These threads are always so bizzare to me! I was a SAHM for over 6 years and I am also the main cook even now that I work full time. I like cooking and I love making our home welcoming to family and friends and dh pulls his weight in other ways - for instance he would go to the market / supermarket for all the food, tidy up, hoover, clean the bathroom, dust and mop floors while I cooked so I certainly never felt / feel like a skivvy.
Why can't you have a conversation with your husband as imo this is your main issue really and spell it out how you don't appreciate the expectation that all hosting duties are yours alone.
As for the inlaws - they are your husbands parents and your children's grandparents and I don't think it's unreasonable that they would come to visit over the holidays. I think it is unbelievably inhospitable not to offer lunch if that is when they're coming.
If I were you I would suck it up, thankful that they are not coming for Christmas Day (though it seems you have reserved that day for your own parents!) and buy in food if needs be.
Ask your dh to go to M&S and get a prepared ham that you just stick in the oven and shove in some baked potatoes and an M&S cauliflower cheese.
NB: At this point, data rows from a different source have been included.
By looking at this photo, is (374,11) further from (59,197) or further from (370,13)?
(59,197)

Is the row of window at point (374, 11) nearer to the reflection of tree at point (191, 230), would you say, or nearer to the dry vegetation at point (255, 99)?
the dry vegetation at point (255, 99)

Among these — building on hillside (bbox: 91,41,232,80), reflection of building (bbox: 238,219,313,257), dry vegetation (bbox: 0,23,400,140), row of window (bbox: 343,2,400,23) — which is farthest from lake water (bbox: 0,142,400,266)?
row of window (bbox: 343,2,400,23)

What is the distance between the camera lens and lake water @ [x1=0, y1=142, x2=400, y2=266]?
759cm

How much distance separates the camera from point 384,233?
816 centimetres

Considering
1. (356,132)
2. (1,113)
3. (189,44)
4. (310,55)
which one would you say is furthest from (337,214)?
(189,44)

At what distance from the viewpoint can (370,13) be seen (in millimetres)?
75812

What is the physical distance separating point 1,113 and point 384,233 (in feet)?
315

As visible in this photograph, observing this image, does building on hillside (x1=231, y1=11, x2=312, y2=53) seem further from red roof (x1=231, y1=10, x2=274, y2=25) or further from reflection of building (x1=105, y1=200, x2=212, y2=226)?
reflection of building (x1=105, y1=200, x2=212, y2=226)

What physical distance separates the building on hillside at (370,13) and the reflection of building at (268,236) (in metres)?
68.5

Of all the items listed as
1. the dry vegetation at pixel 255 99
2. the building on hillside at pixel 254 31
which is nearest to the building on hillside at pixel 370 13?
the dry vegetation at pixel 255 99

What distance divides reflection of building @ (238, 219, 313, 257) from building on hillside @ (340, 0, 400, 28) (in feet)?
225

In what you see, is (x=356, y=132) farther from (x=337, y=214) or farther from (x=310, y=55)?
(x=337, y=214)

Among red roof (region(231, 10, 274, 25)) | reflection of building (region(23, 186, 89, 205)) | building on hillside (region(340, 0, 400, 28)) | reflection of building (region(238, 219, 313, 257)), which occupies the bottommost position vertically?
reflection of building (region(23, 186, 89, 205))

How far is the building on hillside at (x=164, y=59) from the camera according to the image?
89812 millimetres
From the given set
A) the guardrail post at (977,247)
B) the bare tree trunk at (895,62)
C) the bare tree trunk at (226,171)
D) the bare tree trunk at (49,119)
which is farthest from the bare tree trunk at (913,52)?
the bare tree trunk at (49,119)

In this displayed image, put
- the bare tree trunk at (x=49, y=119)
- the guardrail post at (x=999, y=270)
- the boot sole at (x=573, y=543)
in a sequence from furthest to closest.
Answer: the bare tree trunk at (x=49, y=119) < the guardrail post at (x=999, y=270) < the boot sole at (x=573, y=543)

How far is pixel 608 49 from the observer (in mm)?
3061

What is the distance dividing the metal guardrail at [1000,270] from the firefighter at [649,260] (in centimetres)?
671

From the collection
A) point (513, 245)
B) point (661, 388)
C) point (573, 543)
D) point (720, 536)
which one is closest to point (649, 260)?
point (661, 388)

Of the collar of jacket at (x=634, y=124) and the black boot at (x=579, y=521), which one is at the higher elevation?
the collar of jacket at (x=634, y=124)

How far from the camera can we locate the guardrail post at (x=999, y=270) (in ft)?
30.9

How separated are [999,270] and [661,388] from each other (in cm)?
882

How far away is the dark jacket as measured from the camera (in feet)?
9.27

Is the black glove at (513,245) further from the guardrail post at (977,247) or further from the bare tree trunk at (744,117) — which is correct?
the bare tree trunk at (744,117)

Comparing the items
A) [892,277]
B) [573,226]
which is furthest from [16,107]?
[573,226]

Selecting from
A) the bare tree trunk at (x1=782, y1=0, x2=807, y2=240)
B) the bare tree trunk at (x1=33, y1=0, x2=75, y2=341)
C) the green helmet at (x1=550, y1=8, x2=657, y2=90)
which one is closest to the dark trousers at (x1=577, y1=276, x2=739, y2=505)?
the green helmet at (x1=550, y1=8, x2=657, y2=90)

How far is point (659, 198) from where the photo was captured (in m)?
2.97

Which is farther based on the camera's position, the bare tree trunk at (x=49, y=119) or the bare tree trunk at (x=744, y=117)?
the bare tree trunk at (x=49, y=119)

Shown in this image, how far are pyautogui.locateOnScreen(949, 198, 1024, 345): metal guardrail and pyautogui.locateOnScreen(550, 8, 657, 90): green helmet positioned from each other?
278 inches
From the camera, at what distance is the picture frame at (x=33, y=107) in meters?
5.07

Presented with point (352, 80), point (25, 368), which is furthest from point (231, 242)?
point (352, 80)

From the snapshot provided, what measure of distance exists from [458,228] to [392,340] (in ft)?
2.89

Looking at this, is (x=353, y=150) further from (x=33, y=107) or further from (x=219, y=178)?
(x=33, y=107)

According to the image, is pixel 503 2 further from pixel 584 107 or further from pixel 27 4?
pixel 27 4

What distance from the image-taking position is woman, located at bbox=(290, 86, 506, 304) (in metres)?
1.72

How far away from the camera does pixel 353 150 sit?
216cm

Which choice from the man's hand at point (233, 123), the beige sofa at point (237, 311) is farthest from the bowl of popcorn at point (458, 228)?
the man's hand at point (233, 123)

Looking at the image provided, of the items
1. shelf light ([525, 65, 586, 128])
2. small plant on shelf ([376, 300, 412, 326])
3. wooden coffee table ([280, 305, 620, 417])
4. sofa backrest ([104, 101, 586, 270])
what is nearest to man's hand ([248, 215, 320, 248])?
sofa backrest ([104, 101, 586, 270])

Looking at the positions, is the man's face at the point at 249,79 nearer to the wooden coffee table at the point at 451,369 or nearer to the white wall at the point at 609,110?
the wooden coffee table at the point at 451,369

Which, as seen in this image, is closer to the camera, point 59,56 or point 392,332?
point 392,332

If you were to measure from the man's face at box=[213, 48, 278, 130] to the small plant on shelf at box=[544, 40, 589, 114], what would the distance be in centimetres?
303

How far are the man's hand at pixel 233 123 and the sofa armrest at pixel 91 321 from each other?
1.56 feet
Mince pies, cream, tea & coffee after - job done with NO fuss.
You just come across like you absolutely hate them and I wonder how you might feel if your dh acted like this about your parents visits?
We are not all born into ideal families but we cannot control that and barring abuse we just have to learn to get on with things. My parents are very testing in their own way and seem to want to suck up a lot of my / our energy and my dh has always welcomed them (more than me at times!) and he does it because he loves me and for that I am always grateful.